Goal — Start at the line containing "In what order are" and stop after the line containing "from nearest to furthest?". Rewrite those lines with "nearest" replaced by "closest" and everything else unchanged.

Entries provided —
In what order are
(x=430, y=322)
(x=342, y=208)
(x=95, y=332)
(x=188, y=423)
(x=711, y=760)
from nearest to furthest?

---

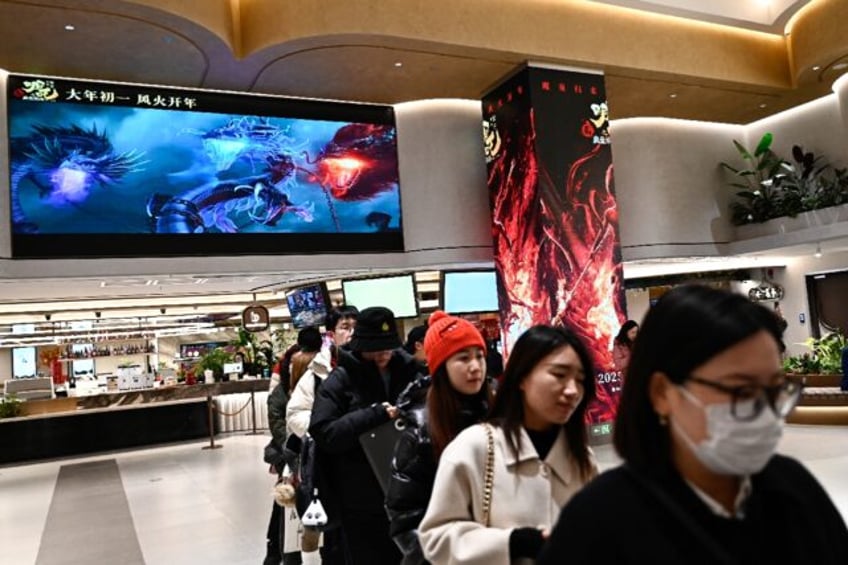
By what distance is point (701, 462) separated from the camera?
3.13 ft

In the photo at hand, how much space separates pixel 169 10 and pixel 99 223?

==

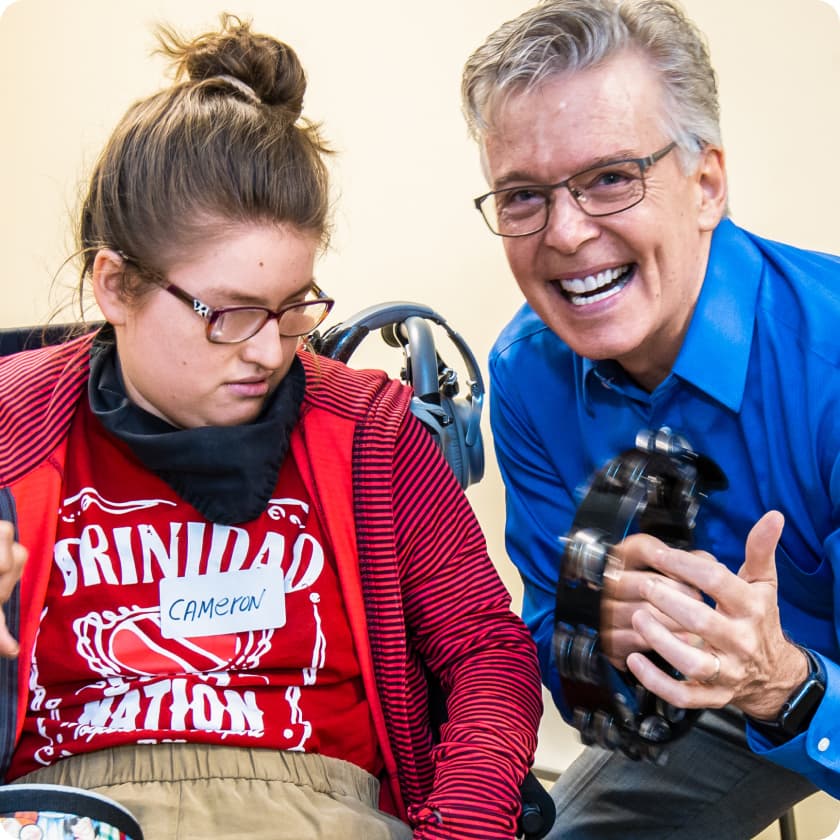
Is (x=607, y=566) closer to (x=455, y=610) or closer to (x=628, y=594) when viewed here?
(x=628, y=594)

Correct output —
In what order are
(x=430, y=322)
(x=342, y=208)
(x=95, y=332)
(x=188, y=423)
(x=711, y=760)
from closest to furthest?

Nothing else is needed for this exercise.